Was braucht es, um synodal Kirche zu sein und immer mehr zu werden? Auch hier spannen die erarbeiteten Leitsätze ein weites Feld auf (siehe Kästchen weiter unten). Doch sie weisen alle in die gleiche Richtung: Es gilt, nicht länger zu zögern und sich gemeinsam aufzumachen.
Ohne Wanderkarte aber mit klarem Ziel: mutige Veränderungen
Eine wichtige Erkenntnis auf dem bisherigen Weg in Deutschland: Es braucht Entscheide, nicht immer können Lösungsansätze nochmals geprüft oder wissenschaftlich vertieft werden. «Das Ganze darf nicht zur nächsten Gesprächstherapie fürs Kirchenvolk werden. Es muss etwas rauskommen – wenn nichts passiert, ist es schlimmer als vorher.»
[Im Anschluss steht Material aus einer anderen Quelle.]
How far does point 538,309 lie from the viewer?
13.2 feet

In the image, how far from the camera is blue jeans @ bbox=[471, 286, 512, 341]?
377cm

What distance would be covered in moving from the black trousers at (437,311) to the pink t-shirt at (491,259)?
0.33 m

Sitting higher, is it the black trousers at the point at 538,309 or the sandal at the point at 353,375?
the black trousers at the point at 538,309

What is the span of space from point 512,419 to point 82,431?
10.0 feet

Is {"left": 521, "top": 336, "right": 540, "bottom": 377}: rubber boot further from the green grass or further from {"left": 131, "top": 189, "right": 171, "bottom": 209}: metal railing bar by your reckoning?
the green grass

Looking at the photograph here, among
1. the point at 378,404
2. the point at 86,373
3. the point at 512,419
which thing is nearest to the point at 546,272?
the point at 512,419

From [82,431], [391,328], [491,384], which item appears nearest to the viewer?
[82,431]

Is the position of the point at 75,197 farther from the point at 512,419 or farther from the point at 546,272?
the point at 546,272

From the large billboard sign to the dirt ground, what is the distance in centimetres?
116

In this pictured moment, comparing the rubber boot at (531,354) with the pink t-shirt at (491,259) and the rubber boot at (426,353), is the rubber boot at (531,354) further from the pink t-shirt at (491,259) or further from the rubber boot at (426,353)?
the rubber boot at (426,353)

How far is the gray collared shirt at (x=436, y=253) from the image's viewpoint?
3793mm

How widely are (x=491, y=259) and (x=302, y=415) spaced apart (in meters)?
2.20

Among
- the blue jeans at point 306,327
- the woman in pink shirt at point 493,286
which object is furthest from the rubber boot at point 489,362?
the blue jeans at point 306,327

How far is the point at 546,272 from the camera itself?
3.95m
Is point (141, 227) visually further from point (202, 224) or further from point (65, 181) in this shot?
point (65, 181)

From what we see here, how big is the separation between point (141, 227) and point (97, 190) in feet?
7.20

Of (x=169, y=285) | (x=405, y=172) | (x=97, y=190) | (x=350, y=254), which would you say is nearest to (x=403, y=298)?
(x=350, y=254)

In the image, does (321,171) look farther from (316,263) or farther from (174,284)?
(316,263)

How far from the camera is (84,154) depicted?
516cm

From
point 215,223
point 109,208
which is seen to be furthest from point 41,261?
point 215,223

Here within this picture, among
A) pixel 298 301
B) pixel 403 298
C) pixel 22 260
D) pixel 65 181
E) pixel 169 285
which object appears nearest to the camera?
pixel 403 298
Noch steht ein langer Weg bevor, da waren sich die Mitwirkenden einig. Und es braucht Mut, zumal es weder Wegbeschreibungen noch Patentrezepte gibt. Kraft gibt die Botschaft Christi. So sprach RKZ Präsidentin Renata Asal-Steger wahrscheinlich vielen aus der Seele: «Die Kirche liegt mir am Herzen. Weil wir eine Botschaft haben, die den Menschen guttut. Eine Botschaft, die den Menschen in den Mittelpunkt stellt. Das spornt mich an.»
Um eine Veränderung in Gang zu setzen, braucht es nicht von Anfang an Einigkeit, wichtig ist die gemeinsame Richtung und der Wille zu handeln. Daniel Kosch knüpfte in seinem Schlusswort am Leitmotiv an, das dem RKZ Fokus 2021 zugrunde liegt: Vorwärts geht es nur miteinander. Und nur, wenn sich die Kräfte nicht im Pingpong erschöpfen – zwischen den Sprachregionen, im dualen System, zwischen oben und unten. «Wir können den synodalen Weg nicht delegieren, nicht an Rom oder die Bischöfe, nicht an die RKZ, nicht an den heiligen Geist.» Er schloss mit dem Gebet von Theresa von Avila «Gib uns ein Herz, gross um zu lieben und stark um zu kämpfen» und dem Wunsch, dass ein Kampf im Sinn konstruktiver Auseinandersetzungen und leidenschaftlichen Engagements für den gemeinsamen Aufbruch möglich werde.